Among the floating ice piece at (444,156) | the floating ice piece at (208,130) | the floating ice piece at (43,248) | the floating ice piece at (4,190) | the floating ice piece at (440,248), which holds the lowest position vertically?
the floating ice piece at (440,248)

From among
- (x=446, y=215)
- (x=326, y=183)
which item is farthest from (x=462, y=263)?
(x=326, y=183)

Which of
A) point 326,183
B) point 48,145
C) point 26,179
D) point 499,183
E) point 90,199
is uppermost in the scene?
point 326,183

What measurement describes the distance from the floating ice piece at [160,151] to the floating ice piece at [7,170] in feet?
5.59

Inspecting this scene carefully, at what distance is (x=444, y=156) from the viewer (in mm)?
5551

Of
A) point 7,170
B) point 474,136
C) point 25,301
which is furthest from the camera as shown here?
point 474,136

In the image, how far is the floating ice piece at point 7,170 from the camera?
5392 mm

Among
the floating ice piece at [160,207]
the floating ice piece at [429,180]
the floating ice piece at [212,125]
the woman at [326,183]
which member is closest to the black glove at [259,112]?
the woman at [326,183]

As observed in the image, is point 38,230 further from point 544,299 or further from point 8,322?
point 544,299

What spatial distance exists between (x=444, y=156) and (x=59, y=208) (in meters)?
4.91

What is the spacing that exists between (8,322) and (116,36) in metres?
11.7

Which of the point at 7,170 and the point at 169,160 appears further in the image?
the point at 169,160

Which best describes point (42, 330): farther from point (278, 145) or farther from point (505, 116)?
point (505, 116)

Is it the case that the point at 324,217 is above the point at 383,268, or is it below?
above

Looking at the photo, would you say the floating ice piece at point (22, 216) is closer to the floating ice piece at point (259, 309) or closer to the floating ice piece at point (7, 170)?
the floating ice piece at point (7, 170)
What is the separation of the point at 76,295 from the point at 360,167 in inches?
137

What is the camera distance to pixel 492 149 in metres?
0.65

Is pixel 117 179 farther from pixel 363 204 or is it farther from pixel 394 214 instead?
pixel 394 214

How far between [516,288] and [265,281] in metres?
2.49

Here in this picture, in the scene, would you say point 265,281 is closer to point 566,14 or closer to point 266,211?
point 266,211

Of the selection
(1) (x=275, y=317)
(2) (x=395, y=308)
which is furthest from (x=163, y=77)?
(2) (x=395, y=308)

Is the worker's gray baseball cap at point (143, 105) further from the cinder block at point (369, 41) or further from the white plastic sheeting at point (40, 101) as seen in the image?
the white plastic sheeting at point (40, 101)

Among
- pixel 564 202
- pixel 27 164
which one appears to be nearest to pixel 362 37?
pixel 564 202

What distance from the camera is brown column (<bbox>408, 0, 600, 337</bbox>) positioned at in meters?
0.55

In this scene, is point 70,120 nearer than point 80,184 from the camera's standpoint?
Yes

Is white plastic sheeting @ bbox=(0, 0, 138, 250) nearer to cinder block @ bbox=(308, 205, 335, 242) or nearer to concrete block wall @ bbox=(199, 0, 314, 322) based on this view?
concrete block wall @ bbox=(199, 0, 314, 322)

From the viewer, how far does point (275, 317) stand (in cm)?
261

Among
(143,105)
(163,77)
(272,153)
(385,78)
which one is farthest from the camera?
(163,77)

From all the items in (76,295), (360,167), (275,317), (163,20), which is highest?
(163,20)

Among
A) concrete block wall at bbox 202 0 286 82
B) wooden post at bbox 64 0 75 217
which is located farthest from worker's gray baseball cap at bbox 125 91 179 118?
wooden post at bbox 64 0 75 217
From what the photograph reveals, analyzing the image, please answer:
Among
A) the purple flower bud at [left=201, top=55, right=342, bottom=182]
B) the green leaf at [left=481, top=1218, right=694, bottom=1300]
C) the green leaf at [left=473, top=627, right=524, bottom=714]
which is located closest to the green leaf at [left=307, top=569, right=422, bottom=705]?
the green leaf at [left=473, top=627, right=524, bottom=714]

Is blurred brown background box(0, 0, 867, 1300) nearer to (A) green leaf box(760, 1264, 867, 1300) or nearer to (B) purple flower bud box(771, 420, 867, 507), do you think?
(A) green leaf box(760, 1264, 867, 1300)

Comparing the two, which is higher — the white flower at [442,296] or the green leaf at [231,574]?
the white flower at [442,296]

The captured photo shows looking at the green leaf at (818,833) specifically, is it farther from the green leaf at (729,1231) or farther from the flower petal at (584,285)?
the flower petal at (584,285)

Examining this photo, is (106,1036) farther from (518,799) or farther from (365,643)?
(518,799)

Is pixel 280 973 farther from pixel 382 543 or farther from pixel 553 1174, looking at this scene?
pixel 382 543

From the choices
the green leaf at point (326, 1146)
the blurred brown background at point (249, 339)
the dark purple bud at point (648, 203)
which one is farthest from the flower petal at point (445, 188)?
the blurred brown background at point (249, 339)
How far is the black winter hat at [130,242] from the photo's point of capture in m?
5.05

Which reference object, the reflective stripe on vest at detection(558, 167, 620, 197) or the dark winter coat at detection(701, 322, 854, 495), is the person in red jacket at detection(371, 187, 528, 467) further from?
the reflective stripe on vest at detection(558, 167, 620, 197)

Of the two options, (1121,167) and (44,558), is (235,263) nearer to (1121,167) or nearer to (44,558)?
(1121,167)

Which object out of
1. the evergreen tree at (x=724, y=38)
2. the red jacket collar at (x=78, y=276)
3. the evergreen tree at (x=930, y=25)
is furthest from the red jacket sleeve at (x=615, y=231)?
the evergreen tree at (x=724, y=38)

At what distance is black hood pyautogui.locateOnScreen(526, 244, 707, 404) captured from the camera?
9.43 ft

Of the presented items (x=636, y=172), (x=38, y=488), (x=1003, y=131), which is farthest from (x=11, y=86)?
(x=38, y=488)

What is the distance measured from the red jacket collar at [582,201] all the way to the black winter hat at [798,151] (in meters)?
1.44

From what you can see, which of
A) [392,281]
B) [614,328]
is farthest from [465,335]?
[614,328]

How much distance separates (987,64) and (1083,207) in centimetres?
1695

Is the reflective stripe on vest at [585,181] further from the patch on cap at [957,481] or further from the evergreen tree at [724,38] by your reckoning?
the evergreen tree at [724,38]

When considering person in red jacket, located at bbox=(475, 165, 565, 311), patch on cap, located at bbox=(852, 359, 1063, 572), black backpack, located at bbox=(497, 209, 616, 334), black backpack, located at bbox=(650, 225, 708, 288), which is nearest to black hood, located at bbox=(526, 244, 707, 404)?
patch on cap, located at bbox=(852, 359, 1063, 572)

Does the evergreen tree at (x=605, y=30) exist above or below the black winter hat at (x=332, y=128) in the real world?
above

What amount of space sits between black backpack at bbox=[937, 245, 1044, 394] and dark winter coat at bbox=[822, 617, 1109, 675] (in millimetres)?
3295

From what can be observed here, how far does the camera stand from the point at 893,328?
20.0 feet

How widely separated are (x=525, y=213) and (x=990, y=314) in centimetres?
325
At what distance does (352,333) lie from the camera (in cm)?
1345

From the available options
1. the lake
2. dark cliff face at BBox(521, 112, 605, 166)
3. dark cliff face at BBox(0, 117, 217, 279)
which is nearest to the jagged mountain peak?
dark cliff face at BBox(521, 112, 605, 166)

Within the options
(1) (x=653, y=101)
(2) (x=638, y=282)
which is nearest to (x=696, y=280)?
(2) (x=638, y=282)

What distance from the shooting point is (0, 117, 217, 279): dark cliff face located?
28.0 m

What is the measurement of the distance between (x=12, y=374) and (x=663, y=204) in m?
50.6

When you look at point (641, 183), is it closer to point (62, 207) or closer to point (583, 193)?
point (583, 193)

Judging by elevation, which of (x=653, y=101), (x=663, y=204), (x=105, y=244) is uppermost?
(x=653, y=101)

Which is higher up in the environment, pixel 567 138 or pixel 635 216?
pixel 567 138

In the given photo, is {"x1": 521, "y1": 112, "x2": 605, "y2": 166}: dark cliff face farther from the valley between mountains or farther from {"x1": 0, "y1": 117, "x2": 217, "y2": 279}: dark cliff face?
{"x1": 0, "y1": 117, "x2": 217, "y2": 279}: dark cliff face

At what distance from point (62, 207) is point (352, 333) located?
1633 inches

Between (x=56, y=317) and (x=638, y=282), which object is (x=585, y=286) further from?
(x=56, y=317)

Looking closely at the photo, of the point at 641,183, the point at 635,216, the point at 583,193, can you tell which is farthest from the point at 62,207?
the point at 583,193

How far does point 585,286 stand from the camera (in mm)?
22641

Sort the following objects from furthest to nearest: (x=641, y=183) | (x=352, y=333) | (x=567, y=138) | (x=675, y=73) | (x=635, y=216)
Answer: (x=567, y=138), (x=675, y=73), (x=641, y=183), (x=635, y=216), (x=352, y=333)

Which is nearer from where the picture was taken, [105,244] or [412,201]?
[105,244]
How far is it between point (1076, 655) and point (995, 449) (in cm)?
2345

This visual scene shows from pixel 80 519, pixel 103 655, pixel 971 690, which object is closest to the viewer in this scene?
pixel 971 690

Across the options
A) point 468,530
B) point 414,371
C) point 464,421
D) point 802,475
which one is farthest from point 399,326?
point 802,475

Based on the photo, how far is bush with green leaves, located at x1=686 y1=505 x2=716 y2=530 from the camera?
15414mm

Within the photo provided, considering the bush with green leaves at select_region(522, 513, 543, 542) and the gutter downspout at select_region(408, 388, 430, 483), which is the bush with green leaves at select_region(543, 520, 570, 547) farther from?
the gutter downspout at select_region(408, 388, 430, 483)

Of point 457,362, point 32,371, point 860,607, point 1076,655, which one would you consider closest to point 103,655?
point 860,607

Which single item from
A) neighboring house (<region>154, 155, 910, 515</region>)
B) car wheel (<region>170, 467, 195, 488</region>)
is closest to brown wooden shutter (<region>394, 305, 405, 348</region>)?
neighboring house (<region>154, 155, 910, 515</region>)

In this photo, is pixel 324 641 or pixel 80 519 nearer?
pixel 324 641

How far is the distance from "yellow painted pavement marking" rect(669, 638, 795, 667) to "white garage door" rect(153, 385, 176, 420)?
|---|
→ **What you will do**:
Exactly reproduce the lines beginning with the one that contains "How far does point 585,286" and ending with the last line of the material, both included. Leave out everything else.

→ **Result below**:
How far does point 585,286 stand from the camera (in mm)?
22641

Sort the following objects from furthest to nearest: (x=641, y=183) | (x=352, y=333) | (x=567, y=138) | (x=675, y=73) | (x=635, y=216)
Answer: (x=567, y=138), (x=675, y=73), (x=641, y=183), (x=635, y=216), (x=352, y=333)

Which is nearer from where the picture was taken, [105,244] or [412,201]?
[105,244]
How far is it between point (1076, 655) and point (995, 449) (in cm)?
2345

This visual scene shows from pixel 80 519, pixel 103 655, pixel 971 690, which object is closest to the viewer in this scene?
pixel 971 690

Across the options
A) point 468,530
B) point 414,371
C) point 464,421
D) point 802,475
which one is farthest from point 399,326?
point 802,475

Based on the photo, how far is bush with green leaves, located at x1=686 y1=505 x2=716 y2=530 from the camera?
15414mm

Within the photo provided, considering the bush with green leaves at select_region(522, 513, 543, 542) and the gutter downspout at select_region(408, 388, 430, 483), which is the bush with green leaves at select_region(543, 520, 570, 547) farther from?
the gutter downspout at select_region(408, 388, 430, 483)

Of point 457,362, point 32,371, point 860,607, point 1076,655, which one would you consider closest to point 103,655?
point 860,607

Which single item from
A) neighboring house (<region>154, 155, 910, 515</region>)
B) car wheel (<region>170, 467, 195, 488</region>)
is closest to brown wooden shutter (<region>394, 305, 405, 348</region>)?
neighboring house (<region>154, 155, 910, 515</region>)

In this photo, is pixel 324 641 or pixel 80 519 nearer?
pixel 324 641

How far is the distance from "yellow painted pavement marking" rect(669, 638, 795, 667) to "white garage door" rect(153, 385, 176, 420)?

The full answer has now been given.